Nothing but the lines from the one containing "2024-06-28T00:24:31, 3-frame burst." through the end of the data should be output, each reproduced exactly.

■ **GIVEN MATERIAL**
──────

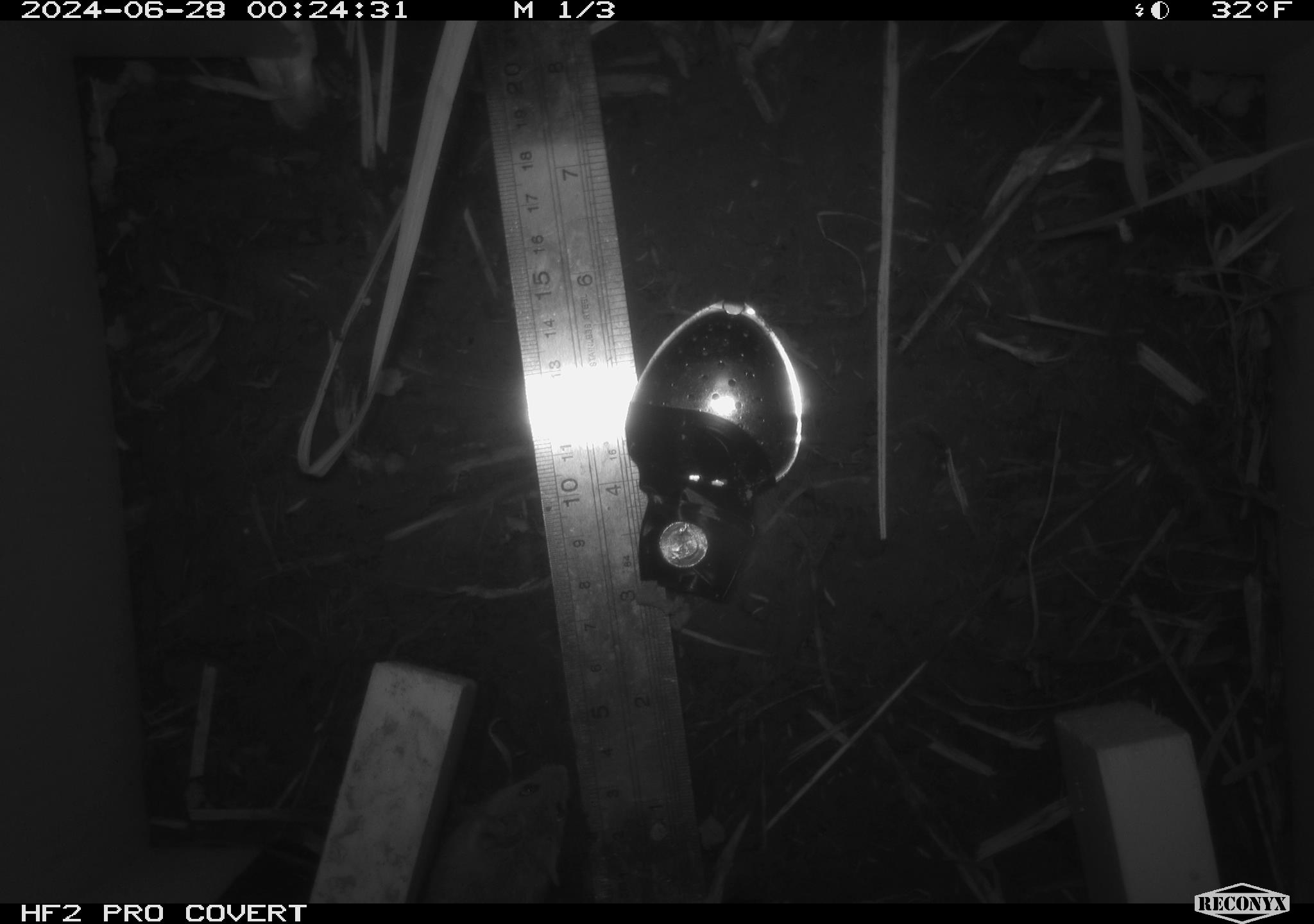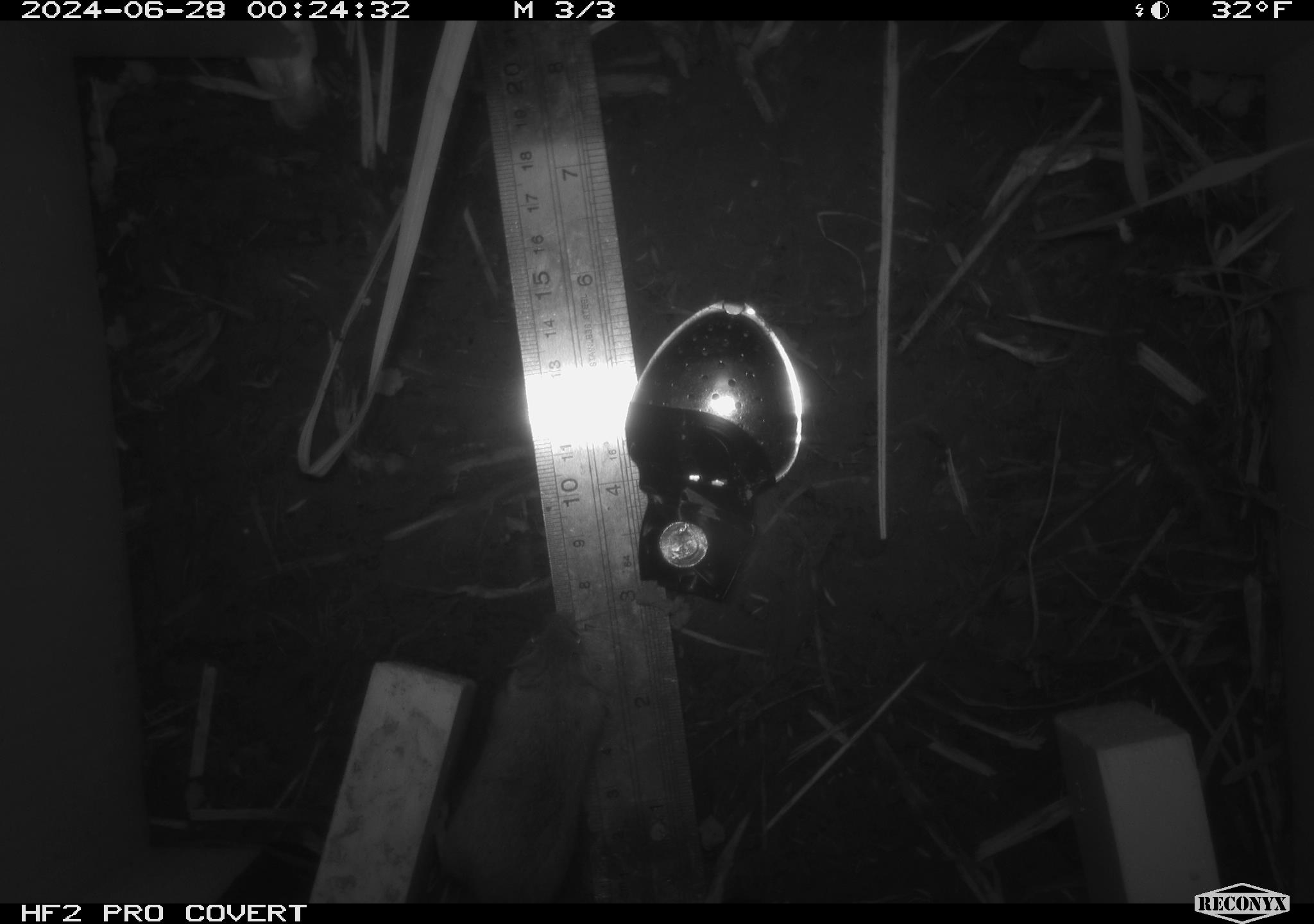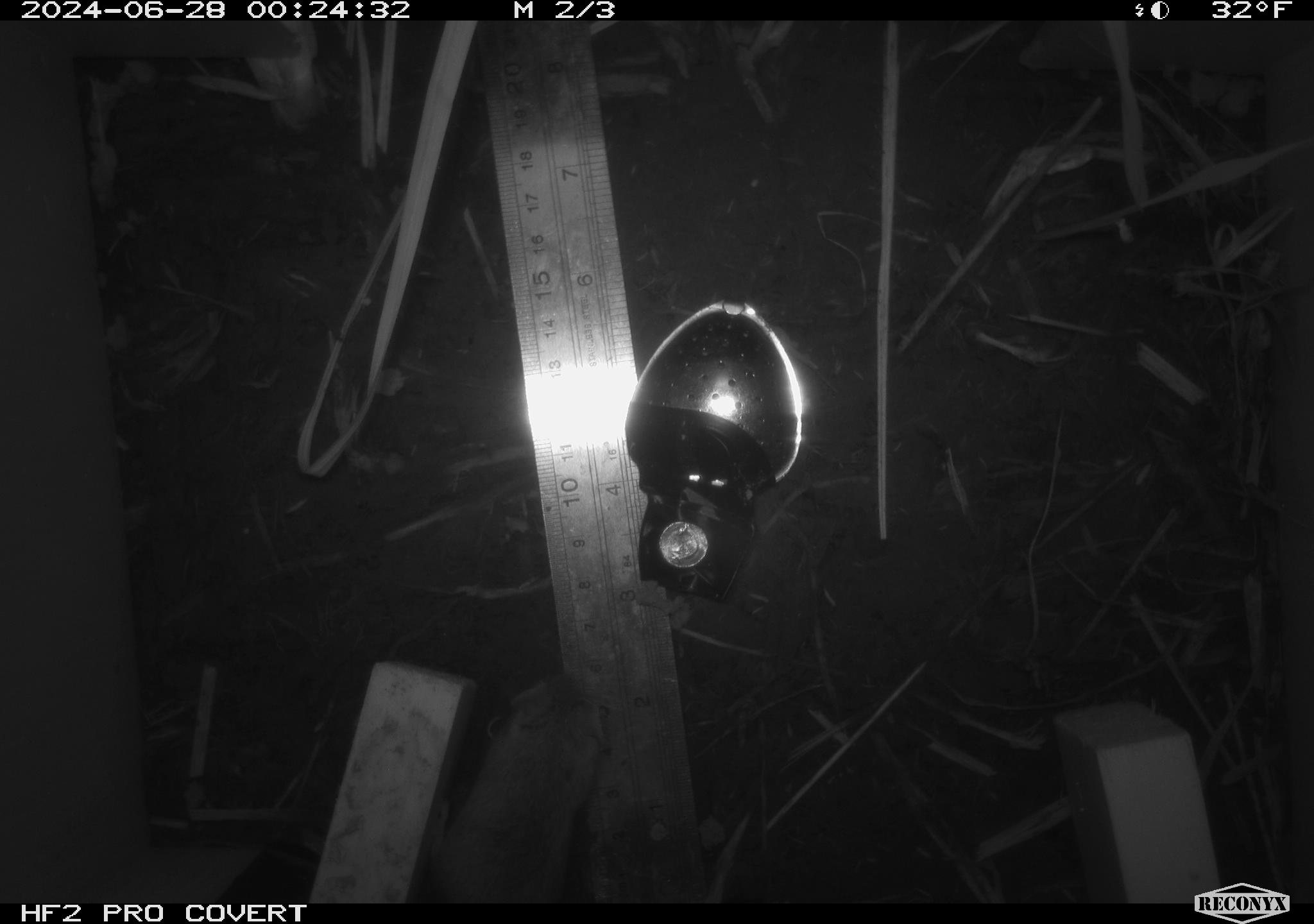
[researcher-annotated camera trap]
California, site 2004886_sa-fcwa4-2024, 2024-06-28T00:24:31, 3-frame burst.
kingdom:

──────

■ **WRITTEN SOLUTION**
California, site 2004886_sa-fcwa4-2024, 2024-06-28T00:24:31, 3-frame burst.
kingdom:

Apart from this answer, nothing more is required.